Data for processing »
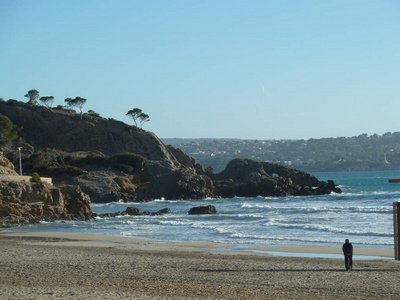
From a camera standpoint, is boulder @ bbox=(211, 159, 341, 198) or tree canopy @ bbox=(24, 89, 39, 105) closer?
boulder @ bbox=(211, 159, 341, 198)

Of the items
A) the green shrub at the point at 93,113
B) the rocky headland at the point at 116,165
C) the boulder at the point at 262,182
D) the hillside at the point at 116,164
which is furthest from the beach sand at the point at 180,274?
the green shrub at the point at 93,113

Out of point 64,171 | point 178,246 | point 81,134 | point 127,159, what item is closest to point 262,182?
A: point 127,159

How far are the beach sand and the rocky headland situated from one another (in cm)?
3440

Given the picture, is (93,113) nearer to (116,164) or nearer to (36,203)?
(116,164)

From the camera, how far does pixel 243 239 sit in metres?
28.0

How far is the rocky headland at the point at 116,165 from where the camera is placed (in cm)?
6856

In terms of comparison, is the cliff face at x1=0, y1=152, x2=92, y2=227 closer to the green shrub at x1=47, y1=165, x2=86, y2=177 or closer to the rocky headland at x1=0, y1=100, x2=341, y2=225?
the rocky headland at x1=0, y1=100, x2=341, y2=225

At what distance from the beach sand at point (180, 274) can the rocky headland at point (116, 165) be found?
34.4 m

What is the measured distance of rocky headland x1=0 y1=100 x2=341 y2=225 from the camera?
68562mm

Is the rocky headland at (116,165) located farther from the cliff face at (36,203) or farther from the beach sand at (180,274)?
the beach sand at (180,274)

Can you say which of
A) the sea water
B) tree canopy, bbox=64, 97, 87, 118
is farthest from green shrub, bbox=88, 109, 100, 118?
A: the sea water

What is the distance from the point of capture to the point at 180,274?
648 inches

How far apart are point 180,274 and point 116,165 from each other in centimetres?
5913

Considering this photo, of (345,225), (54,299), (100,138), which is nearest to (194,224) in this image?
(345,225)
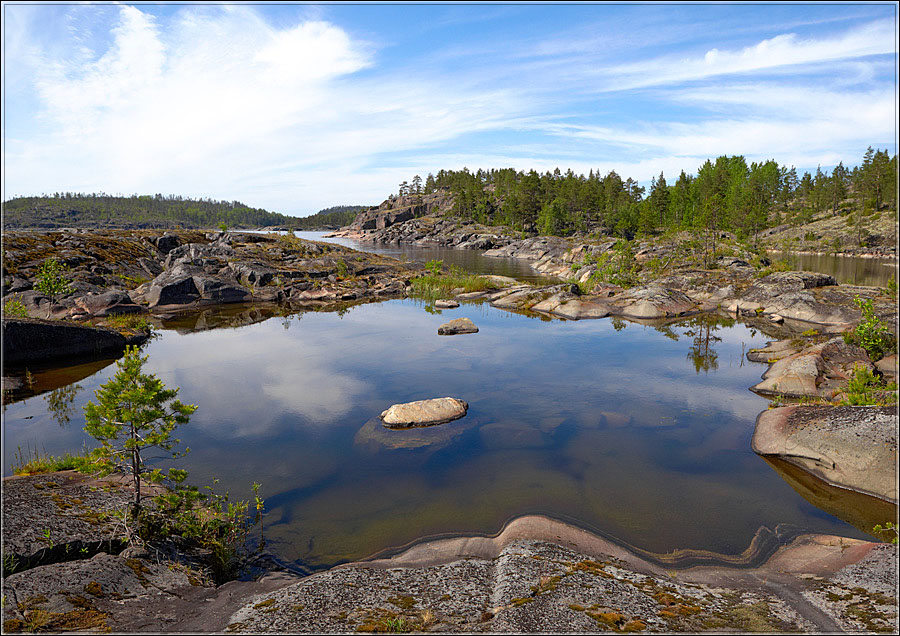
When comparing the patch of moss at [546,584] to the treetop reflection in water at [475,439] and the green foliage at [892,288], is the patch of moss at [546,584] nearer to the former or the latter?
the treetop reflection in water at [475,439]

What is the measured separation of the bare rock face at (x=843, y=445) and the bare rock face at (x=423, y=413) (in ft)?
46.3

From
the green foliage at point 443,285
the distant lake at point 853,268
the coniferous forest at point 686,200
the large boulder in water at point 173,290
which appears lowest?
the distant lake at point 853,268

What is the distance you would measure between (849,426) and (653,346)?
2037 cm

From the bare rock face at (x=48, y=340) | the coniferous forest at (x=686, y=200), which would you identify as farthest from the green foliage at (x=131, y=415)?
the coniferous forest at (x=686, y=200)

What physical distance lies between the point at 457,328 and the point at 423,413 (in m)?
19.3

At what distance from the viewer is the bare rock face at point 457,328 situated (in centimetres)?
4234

Exercise prompt »
Format the records from the line containing "How far apart" through the end of the records, inclusive, as a two-column CSV with the header input,output. Give one row per record, with its text and its answer each in a single quoted field, line breaks replaced by spaces and the pictures omitted.

Full output »
input,output
"How far apart are point 180,274 and point 116,165 from each other in centimetres?","5913"
"Considering this photo, of (345,225), (54,299), (100,138), which is nearest to (194,224) in this image?","(345,225)"
"When comparing the patch of moss at [546,584] to the treetop reflection in water at [475,439] and the green foliage at [892,288], is the patch of moss at [546,584] nearer to the former or the latter?","the treetop reflection in water at [475,439]"
"What is the measured separation of the bare rock face at (x=843, y=445) and the bare rock face at (x=423, y=413) (in ft)?","46.3"
"From the green foliage at point 443,285 the distant lake at point 853,268 the coniferous forest at point 686,200 the large boulder in water at point 173,290 which appears lowest?","the distant lake at point 853,268"
"What is the distance you would measure between (849,426) and (653,346)?","2037 cm"
"From the bare rock face at (x=48, y=340) | the coniferous forest at (x=686, y=200), which would you identify as farthest from the green foliage at (x=131, y=415)?","the coniferous forest at (x=686, y=200)"
"What physical distance lies between the point at 457,328 and the point at 423,413 (in m)?","19.3"
"At what distance from the viewer is the bare rock face at point 457,328 situated (in centimetres)?","4234"